EXTRAIT DU DOCUMENT —
·····

DEVRED Louis

Par Daniel Grason

Né le 7 août 1895 à Lallaing arrondissement de Douai (Nord), disparu en déportation à Sachsenhausen (Allemagne) ; ouvrier mécanicien, ferrailleur, chauffeur de taxi, marchand de vins, volailler ; officier de réserve ; militant communiste de Vanves (Seine, Hauts-de-Seine) ; volontaire en Espagne républicaine ; résistant.

Fils d’Ernest, ouvrier, et d’Alphonsine née Lenoir, Louis Devred, patriote s’engagea le 6 octobre 1914 pour la durée de la guerre. Le 18 juin 1916, il épousa Augustine Leroux en mairie d’Issy-les-Moulineaux (Seine, Hauts-de-Seine). Il a été démobilisé comme officier de réserve. Le couple Devred habita 18 rue du Château à Vanves (Seine, Hauts-de-Seine), puis dans la même ville au 149 rue de Paris, puis au 161 de la même rue.
En 1920, membre de la Société colombophile d’Issy-les-Moulineaux, il sollicita auprès du Préfet de police l’autorisation « à élever et à entraîner des pigeons-voyageurs. Il prévoyait d’installer son colombier 52 rue Henri-Martin à Vanves. Le préfet ordonna une enquête pour vérifier « si rien ne [s’opposait] au point de vue de l’hygiène à l’ouverture de ce colombier. »
Chaque année, la police remplissait une notice individuelle au moment du renouvellement de la demande. En décembre 1930, il y eut une enquête complémentaire avec un questionnaire d’une dizaine de questions que devait remplir le commissariat de Vanves dont « Patriotisme Attitude au point de vue national. Il y a quelques années fréquentait les milieux communistes qu’il a abandonnés. Actuellement il ne parait pas avoir des idées antipatriotiques. »
Le commissariat lui refusa l’autorisation d’ouvrir un colombier de pigeons voyageurs, il fut motivé « en raison de [son] attitude politique. » La Société l’avant-garde Colombophile intervint en sa faveur. Le Ministère de l’intérieur approuva la décision du préfet. Ce dernier fut chargé d’en informer la Société colombophile. Louis Devred a été invité à se séparer de ses pigeons.

·····

CONSIGNE —
Recopiez sans modification, dans la notice sur Louis Devred, le passage qui s'ouvre sur les mots contenant « Né le 7 août » et se termine par « la même rue. ».

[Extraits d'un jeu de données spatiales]
·····

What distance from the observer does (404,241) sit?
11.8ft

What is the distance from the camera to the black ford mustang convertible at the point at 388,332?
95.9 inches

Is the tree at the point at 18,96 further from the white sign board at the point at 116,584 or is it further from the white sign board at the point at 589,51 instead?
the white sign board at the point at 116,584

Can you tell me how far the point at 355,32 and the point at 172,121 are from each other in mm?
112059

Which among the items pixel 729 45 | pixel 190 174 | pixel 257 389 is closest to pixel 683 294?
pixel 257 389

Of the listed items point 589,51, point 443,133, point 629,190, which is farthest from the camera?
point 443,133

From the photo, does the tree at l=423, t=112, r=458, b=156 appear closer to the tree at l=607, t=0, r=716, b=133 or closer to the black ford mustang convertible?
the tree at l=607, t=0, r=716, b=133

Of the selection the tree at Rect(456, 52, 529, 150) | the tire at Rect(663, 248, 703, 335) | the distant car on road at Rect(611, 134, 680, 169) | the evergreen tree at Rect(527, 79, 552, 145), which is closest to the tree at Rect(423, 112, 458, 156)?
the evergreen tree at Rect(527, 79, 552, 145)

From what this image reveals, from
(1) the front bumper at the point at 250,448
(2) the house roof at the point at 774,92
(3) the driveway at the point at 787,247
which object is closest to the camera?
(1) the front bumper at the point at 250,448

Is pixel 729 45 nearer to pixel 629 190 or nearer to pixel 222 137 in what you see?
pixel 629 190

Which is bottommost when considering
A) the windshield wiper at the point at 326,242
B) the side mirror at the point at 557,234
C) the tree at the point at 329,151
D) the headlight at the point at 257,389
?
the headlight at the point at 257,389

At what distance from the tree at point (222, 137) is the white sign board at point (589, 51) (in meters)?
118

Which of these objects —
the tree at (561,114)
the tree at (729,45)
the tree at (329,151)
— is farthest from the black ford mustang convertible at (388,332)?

·····

CORRIGÉ —
Né le 7 août 1895 à Lallaing arrondissement de Douai (Nord), disparu en déportation à Sachsenhausen (Allemagne) ; ouvrier mécanicien, ferrailleur, chauffeur de taxi, marchand de vins, volailler ; officier de réserve ; militant communiste de Vanves (Seine, Hauts-de-Seine) ; volontaire en Espagne républicaine ; résistant.

Fils d’Ernest, ouvrier, et d’Alphonsine née Lenoir, Louis Devred, patriote s’engagea le 6 octobre 1914 pour la durée de la guerre. Le 18 juin 1916, il épousa Augustine Leroux en mairie d’Issy-les-Moulineaux (Seine, Hauts-de-Seine). Il a été démobilisé comme officier de réserve. Le couple Devred habita 18 rue du Château à Vanves (Seine, Hauts-de-Seine), puis dans la même ville au 149 rue de Paris, puis au 161 de la même rue.